HOUSTON (Reuters) - A member of Chevron Corp’s (CVX.N) board of directors sent a tweet on Wednesday that questioned the future of the oil industry given the rise of renewable energy technologies.
“If #oil energy consumption is declining and #renewableenergy consumption is on the #rise, what does that mean for the future of the oil industry?” Dambisa Moyo, an economist and author who joined the oil company’s board in 2016, wrote on Twitter on Wednesday morning.
The tweet, deleted less than five hours after it was posted, was accompanied by two graphics produced by the financial television network CNBC. One showed oil consumption slipping from 2005 through 2015 and the other showed renewable energy consumption rising across the same period.

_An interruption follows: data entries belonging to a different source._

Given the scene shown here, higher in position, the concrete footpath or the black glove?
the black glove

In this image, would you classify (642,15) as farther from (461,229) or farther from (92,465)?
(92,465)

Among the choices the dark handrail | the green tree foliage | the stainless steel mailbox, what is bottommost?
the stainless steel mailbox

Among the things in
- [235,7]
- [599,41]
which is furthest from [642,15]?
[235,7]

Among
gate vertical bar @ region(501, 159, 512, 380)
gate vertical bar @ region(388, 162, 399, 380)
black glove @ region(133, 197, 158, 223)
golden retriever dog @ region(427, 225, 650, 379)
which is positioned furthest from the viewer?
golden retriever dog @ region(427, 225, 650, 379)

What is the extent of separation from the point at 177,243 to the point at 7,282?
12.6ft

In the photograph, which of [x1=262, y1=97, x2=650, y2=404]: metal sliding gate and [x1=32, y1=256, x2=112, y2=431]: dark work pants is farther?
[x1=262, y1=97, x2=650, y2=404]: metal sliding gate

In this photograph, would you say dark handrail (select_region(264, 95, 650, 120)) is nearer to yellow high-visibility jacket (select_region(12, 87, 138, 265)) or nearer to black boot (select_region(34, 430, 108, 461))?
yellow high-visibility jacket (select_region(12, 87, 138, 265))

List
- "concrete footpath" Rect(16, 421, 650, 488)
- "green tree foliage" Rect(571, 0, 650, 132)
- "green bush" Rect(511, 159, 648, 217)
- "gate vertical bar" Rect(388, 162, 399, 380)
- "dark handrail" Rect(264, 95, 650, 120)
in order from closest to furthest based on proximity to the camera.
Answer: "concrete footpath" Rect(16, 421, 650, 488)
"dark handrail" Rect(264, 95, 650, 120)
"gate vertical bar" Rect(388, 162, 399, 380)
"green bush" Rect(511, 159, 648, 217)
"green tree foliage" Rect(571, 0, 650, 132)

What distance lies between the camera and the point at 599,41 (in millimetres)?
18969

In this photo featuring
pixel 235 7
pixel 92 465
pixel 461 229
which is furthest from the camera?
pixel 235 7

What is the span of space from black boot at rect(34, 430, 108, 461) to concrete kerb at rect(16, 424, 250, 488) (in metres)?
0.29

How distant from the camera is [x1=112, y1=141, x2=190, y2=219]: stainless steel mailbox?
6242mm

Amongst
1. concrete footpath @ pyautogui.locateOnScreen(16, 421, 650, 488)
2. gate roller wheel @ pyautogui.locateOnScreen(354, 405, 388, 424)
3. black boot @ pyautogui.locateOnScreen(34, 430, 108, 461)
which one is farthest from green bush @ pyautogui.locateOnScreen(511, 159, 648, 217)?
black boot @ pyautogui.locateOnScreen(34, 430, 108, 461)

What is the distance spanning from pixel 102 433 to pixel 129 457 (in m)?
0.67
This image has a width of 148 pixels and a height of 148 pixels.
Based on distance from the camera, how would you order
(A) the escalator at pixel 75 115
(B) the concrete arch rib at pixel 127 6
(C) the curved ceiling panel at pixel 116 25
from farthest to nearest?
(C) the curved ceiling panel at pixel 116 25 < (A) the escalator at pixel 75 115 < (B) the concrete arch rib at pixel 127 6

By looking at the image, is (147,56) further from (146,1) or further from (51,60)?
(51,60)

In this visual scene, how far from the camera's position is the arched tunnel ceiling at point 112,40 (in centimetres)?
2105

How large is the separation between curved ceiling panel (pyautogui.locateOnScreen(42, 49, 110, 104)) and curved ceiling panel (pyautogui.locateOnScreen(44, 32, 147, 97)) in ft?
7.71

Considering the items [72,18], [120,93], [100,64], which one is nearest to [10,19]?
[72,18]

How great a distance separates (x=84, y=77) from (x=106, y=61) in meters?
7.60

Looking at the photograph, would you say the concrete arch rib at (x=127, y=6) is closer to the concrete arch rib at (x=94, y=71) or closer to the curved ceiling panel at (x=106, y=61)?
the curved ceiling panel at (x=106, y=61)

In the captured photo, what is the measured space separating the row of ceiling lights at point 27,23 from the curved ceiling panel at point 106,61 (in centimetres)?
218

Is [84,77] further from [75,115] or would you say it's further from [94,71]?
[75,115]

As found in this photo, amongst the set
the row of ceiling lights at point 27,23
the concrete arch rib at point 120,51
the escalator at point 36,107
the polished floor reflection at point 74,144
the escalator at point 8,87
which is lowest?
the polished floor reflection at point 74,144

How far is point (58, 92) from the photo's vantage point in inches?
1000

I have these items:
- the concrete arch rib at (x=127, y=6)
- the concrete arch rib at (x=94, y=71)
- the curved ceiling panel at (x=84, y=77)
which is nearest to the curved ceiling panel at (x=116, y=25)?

Chevron, Exxon Mobil Corp (XOM.N) and other oil producers have come under increasing pressure to invest less in oil projects and more in solar, wind and other renewable energy technologies.
An active presence on Twitter with 189,000 followers, Moyo added several hashtags to her post that have been associated in the past with activists pushing for greater adoption of renewables by oil producers, including “#environment,” “#getsmarter” and “#happywarrior.”
Moyo could not be reached for additional comment.
Chevron said the tweet showed the diversity of thought amongst its leadership. “This simply demonstrates that Chevron’s board takes into account multiple points of view on the important topic of the future of energy,” Chevron spokesman Kent Robertson said in an emailed statement.
John Watson, who retired as Chevron’s chairman and chief executive earlier this month, told Reuters last fall that he did not see demand for oil peaking in the foreseeable future.
The view is widely shared in the oil industry and leaders of the world’s biggest oil companies are not buying the argument that their traditional business faces any imminent threat from climate change policies or renewable technologies.
Chevron reported a quarterly profit earlier this month that fell far short of Wall Street’s expectations, denting its stock price.
The International Energy Agency said earlier this month it expects global oil demand to rise 1.4 million barrels per day this year.